BRASÍLIA - Em resposta a requerimentos dos senadores governistas Eduardo Girão (Podemos-CE) e Ciro Nogueira (PP-PI), o procurador-geral da República, Augusto Aras, encaminhou à CPI da Covid um resumo sobre as investigações em curso no Superior Tribunal de Justiça (STJ) relacionadas as gastos dos governadores no enfrentamento à pandemia.
A investigação mais adiantada é sobre Wilson Witzel (PSC), que já deixou o cargo de governador do Rio de Janeiro após sofrer um processo de impeachment. Há ainda inquéritos dos governadores da Bahia, Rui Costa (PT), do Pará, Helder Barbalho (MDB), e do Amazonas, Wilson Lima (PSC).
Aras explicou que a maioria dos processos está sob sigilo no STJ para assegurar a efetividade das investigações. Assim, para ter acesso à documentação completa, é preciso autorização da Corte.
No caso de Witzel, conforme comunicou a PGR, o ministro Benedito Gonçalves, relator dos processos no STJ, decidiu mandá-los para a 7ª Vara Federal do Rio de Janeiro, onde trabalha o juiz Marcelo Bretas. Isso porque Witzel não é mais governador e, com isso, perdeu o foro privilegiado na Corte. São quatro processos. Dois deles tratam da aquisição de respiradores pulmonares. Outro apura os crimes de corrupção passiva e lavagem de dinheiro. Um quarto processo investiga organização criminosa. Todas as investigações são sigilosas.

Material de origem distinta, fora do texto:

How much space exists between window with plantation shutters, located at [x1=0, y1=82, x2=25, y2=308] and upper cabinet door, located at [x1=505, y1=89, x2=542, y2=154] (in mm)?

Há também um inquérito sigiloso, tocado pelo ministro Og Fernandes, para investigar a "aquisição fraudada de respiradores pelo governo Rui Costa". O ministro Francisco Falcão é o relator de mais dois inquéritos sigilosos que tem Helder Barbalho como alvo. Eles tratam da aquisição de 400 ventiladores pulmonares e de 1.600 bombas de infusão "com possível envolvimento do governador do estado". Há também um inquérito público para apurar a aquisição de respiradores pelo governo do Amazonas. Outra apuração diz respeito à falta de oxigênio no estado.
Também foram listados procedimentos em estágio inicial que podem resultar em investigações contra os governadores de São Paulo, João Doria (PSDB), e de Minas Gerais, Romeu Zema (Novo).
No caso de Doria, há cinco procedimentos que tratam da aquisição de respiradores e vacinas, entre outros pontos. Formalmente, são quatro notícias de fato e uma sindicância. Uma notícia de fato pode ser instaurada a partir de provocação externa ou de dentro do próprio Ministério Público. A sindicância é um tipo de ação que corre no STJ e que pode dar origem a um inquérito ou ser arquivada antes.
O procurador geral da República, Augusto Aras encaminhou ao presidente da CPI da Covid, o senador Omar Aziz (PSD-AM) os dados encaminhados pelo Ministério Público da Bahia (MP-BA) sobre investigações relacionadas ao governo do estado e a prefeitura de Salvador durante a pandemia do novo coronavírus.
No documentos, constam os dados encaminhados pela coordenação do Grupo de Trabalho do coronavírus do MP-BA, entre eles, os das investigações da compra de respiradores e da operação do Hospital Espanhol na Bahia. O órgão enviou a lista de todos os processos administrativos do município e do estado.
O envio pelo procurador ocorreu na última segunda-feira (17) e constam documentos juntados pelo Ministério Público desde o mês de outubro de 2020.